GWB § 118 Abs. 1 S. 3
Diese Entscheidung enthält keinen zur Veröffentlichung bestimmten Leitsatz.
Tenor:

Die aufschiebende Wirkung der sofortigen Beschwerde der Antragstellerin gegen den Beschluss der Vergabekammer bei der Bezirksregierung Köln vom 22. Februar 2008 (VK VOF 29/2007) wird bis zur Entscheidung über die Beschwerde verlängert.

Gründe:

I. Die Antragsgegnerin, ein regional tätiges Energieversorgungsunternehmen, führt aus Anlass von Neu- und Umbauvorhaben bei Verwaltungs- und Sozialgebäuden nach einem Teilnahmewettbewerb ein Verhandlungsverfahren zur Vergabe von Ingenieurleistungen bei der technischen Gebäudeausrüstung durch. Die Antragstellerin wurde zur Abgabe eines Angebots zugelassen. Sie rügte eine unklare Leistungsbeschreibung, der HOAI widersprechende Vergütungsvorgaben sowie unzulässige Zuschlagskriterien und im Nachprüfungsverfahren darüber hinaus das Unterbleiben einer Bekanntgabe der nachträglich aufgestellten Bewertungsmatrix. Die Antragstellerin legte innerhalb der dafür festgelegten Frist kein Angebot vor, sondern reichte ein solches nach. Die Antragsgegnerin schloss das Angebot deswegen von der Bewertung aus.
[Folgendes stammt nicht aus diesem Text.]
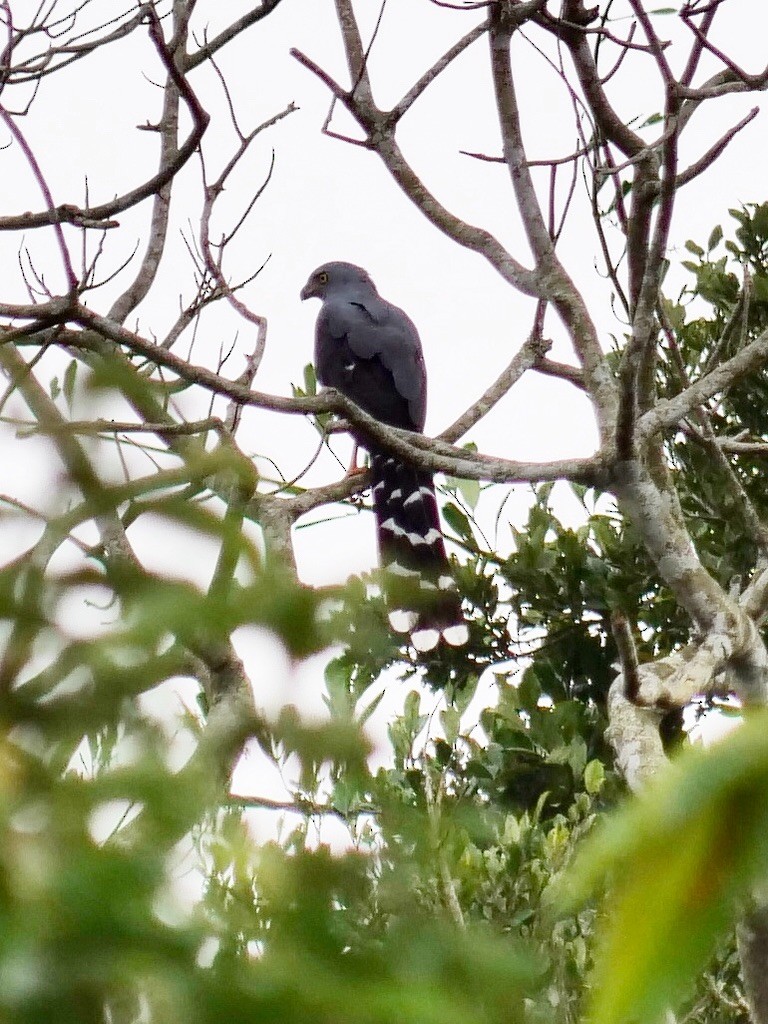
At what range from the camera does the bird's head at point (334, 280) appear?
6.30 meters

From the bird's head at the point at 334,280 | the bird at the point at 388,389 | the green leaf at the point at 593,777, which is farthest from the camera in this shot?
the bird's head at the point at 334,280

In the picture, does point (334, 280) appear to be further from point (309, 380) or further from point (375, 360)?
point (309, 380)

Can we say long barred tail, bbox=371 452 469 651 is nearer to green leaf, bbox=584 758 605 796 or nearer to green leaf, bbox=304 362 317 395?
green leaf, bbox=304 362 317 395

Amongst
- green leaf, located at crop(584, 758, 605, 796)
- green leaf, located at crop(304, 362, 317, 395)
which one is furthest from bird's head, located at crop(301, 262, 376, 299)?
green leaf, located at crop(584, 758, 605, 796)

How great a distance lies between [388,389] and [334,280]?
3.77 ft

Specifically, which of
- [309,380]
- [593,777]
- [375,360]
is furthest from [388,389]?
[593,777]

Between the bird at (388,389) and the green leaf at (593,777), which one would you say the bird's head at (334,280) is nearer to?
the bird at (388,389)

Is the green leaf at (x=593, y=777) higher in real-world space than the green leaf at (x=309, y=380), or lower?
lower

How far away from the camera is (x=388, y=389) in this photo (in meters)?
5.40

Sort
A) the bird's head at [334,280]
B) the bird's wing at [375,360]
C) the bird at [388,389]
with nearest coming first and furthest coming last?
the bird at [388,389] < the bird's wing at [375,360] < the bird's head at [334,280]

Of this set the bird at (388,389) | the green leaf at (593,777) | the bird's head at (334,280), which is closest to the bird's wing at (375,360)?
the bird at (388,389)

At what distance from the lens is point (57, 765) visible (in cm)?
52

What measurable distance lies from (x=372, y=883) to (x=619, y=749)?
1978 mm

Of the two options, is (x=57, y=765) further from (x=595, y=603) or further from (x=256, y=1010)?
(x=595, y=603)
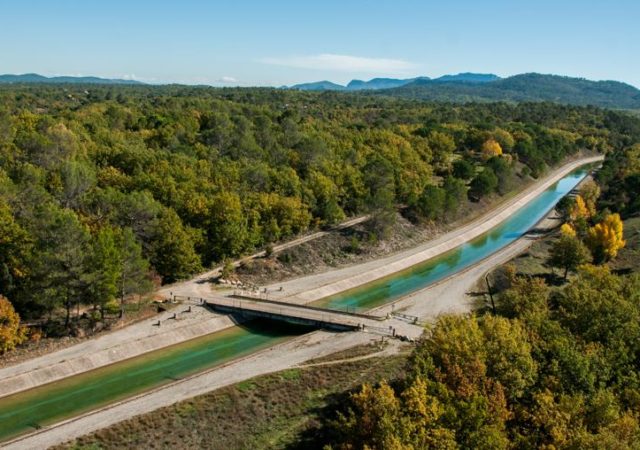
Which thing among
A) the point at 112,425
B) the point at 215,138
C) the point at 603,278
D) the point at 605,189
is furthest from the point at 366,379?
the point at 605,189

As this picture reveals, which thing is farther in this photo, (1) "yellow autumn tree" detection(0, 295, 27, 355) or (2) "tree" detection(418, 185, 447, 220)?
(2) "tree" detection(418, 185, 447, 220)

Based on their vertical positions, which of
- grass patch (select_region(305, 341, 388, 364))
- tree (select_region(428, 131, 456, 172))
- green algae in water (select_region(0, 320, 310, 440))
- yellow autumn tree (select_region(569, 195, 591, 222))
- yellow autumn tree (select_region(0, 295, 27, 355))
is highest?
tree (select_region(428, 131, 456, 172))

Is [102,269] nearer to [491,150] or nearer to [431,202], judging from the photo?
[431,202]

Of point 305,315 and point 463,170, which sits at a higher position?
point 463,170

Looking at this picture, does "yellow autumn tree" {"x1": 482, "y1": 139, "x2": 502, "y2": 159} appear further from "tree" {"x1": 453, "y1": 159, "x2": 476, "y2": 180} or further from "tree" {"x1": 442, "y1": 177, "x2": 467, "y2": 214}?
"tree" {"x1": 442, "y1": 177, "x2": 467, "y2": 214}

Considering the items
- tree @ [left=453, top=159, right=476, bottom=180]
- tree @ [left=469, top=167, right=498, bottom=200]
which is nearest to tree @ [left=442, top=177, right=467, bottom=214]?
tree @ [left=469, top=167, right=498, bottom=200]

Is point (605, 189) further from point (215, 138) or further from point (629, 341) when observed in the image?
point (629, 341)

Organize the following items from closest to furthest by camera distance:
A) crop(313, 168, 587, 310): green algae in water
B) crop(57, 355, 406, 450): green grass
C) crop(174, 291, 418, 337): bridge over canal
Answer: crop(57, 355, 406, 450): green grass, crop(174, 291, 418, 337): bridge over canal, crop(313, 168, 587, 310): green algae in water

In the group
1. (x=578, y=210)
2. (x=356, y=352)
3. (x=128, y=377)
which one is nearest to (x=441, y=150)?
(x=578, y=210)
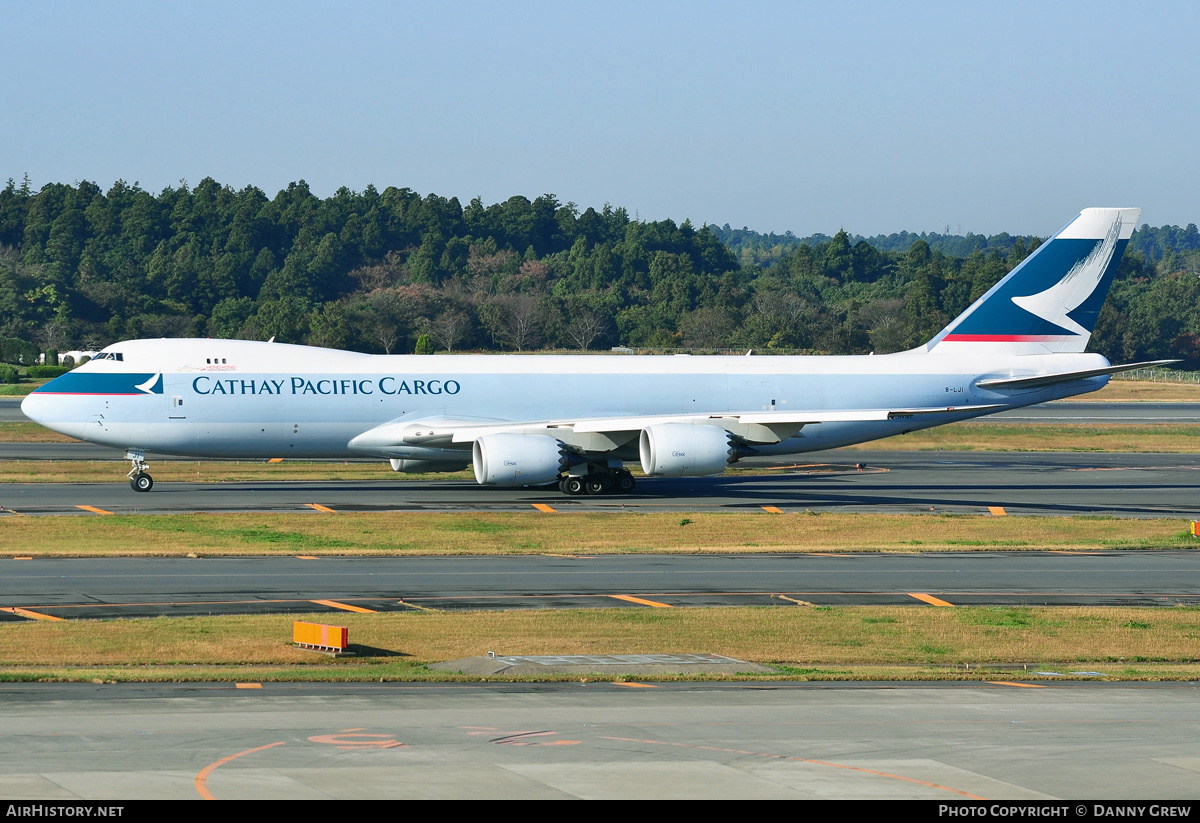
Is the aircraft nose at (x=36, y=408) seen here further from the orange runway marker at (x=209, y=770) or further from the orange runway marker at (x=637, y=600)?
the orange runway marker at (x=209, y=770)

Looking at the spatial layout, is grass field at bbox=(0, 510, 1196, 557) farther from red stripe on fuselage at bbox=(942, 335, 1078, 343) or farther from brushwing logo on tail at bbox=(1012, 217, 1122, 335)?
brushwing logo on tail at bbox=(1012, 217, 1122, 335)

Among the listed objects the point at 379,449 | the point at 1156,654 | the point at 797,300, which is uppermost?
the point at 797,300

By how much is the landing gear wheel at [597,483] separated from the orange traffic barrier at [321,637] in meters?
25.0

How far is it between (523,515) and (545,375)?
27.4 feet

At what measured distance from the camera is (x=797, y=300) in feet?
614

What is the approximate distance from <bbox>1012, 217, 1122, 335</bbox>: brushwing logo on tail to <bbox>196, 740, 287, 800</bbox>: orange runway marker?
43245 mm

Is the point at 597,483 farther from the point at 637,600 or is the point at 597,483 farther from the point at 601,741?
the point at 601,741

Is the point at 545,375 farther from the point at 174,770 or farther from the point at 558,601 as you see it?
the point at 174,770

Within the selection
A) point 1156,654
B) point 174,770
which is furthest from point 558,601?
point 174,770

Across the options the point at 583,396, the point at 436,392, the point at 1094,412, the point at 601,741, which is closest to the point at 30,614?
the point at 601,741

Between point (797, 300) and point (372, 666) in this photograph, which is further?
point (797, 300)

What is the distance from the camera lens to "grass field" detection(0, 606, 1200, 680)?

Die Vergabekammer hat den Nachprüfungsantrag der Antragstellerin zurückgewiesen. Sie hat der Antragstellerin für nicht antragsbefugt gehalten, da sie ohne zureichenden Grund innerhalb der Angebotsfrist kein Angebot vorgelegt habe.

Dagegen hat die Antragstellerin sofortige Beschwerde eingelegt, mit der sie beantragt, die aufschiebende Wirkung des Rechtsmittels zu verlängern. Die Antragsgegnerin und die Beigeladene treten dem Antrag entgegen.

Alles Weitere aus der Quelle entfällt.